Deformation principle

The deformation principle: if $f$ is analytic on a domain $\Omega$ (possibly with holes — as long as $f$ remains analytic everywhere on $\Omega$), and a closed contour $C$ is continuously deformed to another closed contour $C^{\prime }$ entirely within $\Omega$, then

${\oint }_{C}f(z)dz={\oint }_{C^{\prime }}f(z)dz.$

In short: closed-contour integrals of analytic functions are invariant under continuous deformation through the analytic region.

Why this is true

The annular region between $C$ and $C^{\prime }$ is bounded by $C$ (counterclockwise) and $C^{\prime }$ (clockwise, or equivalently $-C^{\prime }$ counterclockwise). Connect them with thin corridors traversed in both directions. The composite contour bounds a region where $f$ is analytic, so by Cauchy’s theorem applied to that region:

${\oint }_{C}fdz-{\oint }_{C^{\prime }}fdz=0,$

since the corridor contributions cancel pairwise. Rearranging gives the deformation principle.

How this is used

Shrinking around a singularity. If $C$ encloses an isolated singularity $z_0$ of $f$, deform $C$ to a small circle of radius $\epsilon$ around $z_0$. On the small circle, the integral can be computed by direct parameterization. The full result holds for any $C$ enclosing $z_0$, regardless of shape and size.
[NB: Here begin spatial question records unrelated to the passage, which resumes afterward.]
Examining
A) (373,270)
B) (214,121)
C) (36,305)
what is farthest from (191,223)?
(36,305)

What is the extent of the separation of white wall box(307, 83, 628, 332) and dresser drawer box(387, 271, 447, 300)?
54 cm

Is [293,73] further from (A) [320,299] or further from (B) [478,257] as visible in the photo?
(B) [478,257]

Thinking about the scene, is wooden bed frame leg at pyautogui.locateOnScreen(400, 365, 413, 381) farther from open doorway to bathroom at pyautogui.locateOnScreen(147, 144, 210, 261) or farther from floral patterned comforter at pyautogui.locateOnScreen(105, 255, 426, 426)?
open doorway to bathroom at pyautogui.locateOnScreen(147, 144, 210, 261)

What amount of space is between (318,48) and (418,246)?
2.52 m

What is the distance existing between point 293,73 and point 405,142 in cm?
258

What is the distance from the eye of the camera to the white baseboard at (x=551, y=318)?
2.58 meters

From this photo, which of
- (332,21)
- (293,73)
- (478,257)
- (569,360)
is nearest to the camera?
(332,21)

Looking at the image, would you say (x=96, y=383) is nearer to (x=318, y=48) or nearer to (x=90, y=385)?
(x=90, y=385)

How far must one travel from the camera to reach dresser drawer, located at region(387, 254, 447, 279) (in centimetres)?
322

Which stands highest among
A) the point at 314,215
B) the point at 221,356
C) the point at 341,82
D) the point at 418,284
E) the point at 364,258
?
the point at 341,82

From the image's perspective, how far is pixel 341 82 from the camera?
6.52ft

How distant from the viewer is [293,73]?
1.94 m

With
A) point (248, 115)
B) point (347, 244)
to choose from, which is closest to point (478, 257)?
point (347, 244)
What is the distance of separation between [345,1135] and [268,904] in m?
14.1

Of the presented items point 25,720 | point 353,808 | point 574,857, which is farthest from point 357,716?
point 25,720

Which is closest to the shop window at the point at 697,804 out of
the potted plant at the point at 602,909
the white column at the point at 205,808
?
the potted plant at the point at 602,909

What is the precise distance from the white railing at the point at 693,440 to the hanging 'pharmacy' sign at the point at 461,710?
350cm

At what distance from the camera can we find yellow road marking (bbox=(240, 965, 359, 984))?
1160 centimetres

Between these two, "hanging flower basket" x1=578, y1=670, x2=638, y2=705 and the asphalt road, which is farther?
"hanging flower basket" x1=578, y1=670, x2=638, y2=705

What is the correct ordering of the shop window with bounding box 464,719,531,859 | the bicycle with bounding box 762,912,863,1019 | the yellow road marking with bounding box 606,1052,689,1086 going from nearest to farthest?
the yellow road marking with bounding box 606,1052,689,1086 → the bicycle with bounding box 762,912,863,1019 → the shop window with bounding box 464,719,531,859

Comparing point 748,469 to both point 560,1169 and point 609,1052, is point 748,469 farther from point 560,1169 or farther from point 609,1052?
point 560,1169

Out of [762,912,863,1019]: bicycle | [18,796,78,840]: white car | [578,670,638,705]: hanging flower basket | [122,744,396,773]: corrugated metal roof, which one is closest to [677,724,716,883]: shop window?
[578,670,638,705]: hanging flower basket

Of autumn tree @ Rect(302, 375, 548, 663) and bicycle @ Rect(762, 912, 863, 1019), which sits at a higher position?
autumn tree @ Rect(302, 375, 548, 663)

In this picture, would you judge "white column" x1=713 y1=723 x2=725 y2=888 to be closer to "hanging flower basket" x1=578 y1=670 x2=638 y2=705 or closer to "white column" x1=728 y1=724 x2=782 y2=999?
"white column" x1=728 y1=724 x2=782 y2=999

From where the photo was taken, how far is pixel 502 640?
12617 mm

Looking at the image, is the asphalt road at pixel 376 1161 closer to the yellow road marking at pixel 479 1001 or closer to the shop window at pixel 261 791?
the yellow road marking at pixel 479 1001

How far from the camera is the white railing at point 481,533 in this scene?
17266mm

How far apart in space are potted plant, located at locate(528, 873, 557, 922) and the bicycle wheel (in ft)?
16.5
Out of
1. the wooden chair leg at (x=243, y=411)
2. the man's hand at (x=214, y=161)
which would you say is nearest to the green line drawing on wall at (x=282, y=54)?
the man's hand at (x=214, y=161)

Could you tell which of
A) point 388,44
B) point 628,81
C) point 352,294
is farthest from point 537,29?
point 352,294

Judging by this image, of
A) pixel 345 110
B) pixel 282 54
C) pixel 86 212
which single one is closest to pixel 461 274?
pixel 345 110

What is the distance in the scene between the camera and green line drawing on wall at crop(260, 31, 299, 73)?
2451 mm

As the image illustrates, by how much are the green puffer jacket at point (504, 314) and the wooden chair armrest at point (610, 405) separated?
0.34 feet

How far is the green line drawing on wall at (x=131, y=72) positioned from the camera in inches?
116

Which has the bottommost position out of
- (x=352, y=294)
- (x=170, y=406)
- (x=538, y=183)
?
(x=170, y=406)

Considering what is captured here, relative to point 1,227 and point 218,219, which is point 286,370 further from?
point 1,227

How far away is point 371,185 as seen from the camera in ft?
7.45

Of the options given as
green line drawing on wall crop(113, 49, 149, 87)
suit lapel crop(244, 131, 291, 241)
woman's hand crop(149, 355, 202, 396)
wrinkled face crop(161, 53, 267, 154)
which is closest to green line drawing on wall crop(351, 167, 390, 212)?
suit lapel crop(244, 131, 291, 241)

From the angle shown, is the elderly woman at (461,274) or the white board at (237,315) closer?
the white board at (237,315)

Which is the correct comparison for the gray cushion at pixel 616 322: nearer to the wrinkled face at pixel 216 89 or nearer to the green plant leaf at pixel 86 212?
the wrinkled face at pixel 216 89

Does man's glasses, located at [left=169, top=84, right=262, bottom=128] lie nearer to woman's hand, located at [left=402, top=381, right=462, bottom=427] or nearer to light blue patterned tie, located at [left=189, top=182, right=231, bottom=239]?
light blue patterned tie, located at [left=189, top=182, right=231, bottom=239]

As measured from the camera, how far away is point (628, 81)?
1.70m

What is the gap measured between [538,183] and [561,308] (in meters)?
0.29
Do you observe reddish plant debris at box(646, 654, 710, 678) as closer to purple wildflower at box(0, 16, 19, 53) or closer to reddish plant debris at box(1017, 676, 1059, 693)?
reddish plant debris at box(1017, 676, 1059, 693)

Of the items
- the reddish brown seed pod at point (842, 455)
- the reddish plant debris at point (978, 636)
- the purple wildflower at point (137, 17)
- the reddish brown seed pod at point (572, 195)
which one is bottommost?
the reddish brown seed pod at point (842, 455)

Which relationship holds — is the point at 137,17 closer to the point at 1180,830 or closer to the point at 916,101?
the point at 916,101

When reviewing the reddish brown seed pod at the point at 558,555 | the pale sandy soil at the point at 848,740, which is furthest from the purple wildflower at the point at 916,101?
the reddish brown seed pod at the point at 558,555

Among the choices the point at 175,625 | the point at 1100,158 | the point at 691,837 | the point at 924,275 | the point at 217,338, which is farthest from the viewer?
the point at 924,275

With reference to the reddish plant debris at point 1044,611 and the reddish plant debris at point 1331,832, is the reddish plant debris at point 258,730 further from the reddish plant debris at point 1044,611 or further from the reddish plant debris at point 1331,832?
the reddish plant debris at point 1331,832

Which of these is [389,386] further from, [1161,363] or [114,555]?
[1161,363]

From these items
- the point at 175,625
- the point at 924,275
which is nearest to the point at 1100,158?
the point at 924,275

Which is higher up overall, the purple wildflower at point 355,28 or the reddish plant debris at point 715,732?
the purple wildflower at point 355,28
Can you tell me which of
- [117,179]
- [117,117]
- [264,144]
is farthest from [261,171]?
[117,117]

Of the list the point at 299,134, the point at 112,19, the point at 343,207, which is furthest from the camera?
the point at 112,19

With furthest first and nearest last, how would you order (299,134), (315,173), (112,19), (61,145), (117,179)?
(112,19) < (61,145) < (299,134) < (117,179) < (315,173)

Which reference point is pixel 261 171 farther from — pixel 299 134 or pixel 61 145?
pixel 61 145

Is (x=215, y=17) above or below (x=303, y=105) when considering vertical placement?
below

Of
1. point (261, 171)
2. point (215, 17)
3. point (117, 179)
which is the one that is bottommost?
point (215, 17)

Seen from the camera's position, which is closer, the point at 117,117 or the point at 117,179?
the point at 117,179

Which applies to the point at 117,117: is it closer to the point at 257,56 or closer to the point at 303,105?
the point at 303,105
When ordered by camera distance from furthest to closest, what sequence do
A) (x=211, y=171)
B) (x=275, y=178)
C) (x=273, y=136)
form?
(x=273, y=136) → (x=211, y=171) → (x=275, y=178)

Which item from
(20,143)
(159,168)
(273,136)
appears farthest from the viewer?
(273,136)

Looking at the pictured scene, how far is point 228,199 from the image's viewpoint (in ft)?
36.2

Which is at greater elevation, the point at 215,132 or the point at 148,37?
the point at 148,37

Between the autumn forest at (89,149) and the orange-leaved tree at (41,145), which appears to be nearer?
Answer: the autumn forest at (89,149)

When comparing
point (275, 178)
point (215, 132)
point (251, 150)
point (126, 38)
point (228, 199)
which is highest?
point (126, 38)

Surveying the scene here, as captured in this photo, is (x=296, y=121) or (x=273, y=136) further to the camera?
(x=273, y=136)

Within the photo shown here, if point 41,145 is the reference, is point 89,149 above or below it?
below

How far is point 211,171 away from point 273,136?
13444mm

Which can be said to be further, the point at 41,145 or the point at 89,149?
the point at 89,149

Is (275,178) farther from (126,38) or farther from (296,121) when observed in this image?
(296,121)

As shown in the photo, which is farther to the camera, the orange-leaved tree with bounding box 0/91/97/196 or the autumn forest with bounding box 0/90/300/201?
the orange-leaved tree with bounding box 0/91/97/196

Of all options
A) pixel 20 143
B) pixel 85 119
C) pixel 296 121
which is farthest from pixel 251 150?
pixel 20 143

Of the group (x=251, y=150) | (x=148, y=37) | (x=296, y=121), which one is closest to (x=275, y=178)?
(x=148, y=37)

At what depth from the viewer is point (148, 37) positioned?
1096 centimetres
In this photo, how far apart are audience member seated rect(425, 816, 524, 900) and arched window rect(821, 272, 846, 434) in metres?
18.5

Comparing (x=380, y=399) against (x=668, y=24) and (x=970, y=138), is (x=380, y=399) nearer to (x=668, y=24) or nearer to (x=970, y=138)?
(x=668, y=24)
Example. $\oint dz/(z-z_0)$ for any closed contour enclosing $z_0$ once. Deform to $|z-z_0|=\epsilon$, parameterize $z=z_0+\epsilon e^{it}$, integrate: get $2\pi i$. Holds for any contour by deformation.

Splitting around multiple singularities. If $C$ encloses singularities $z_1,\dots ,z_k$, split $C$ into the sum of $k$ contours, each enclosing one singularity, plus a contour with no singularities inside (which contributes zero by Cauchy’s theorem). Combined with the Cauchy integral formula or Residue theorem, this reduces complicated contour integrals to a sum of simple ones.

Deforming to large semicircles. For real improper integrals ${\int }_{-\infty }^{\infty }f(x)dx$ with $f$ extending to a rational function decaying at infinity: close the real-axis contour with a large semicircle in the upper half-plane. The semicircle contribution vanishes by the ML estimate (or Jordan’s lemma for $f(x)\cos (ax)$-type integrands). The original real integral equals the closed-contour integral, which equals $2\pi i$ times sum of residues in the upper half-plane.

Vector-calculus parallel

The same idea appeared in vector calculus. The 2D rotational field $\mathbf{F}=⟨-y,x⟩/(x^2+y^2)$ has zero curl away from origin; on an annulus between two closed curves both enclosing the origin, Green’s theorem gives zero net contribution from the annulus, so the circulation is the same around either curve. Line integrals can be moved between curves enclosing the same set of singularities.

This is the deformation principle of 2D vector calculus, ancestrally the same as the complex-analytic version. See Conservative vector field and Green’s theorem.

In context

The deformation principle is the practical workhorse of complex contour integration. Combined with:

• Cauchy’s theorem (no singularities ⇒ integral is zero),
• Cauchy integral formula (one singularity of the form $g(z)/(z-z_0)$ ⇒ integral is $2\pi ig(z_0)$),
• Residue theorem (any isolated singularities ⇒ integral is $2\pi i\sum \mathrm{Res}$),

every closed-contour integral collapses to algebra at the singularities.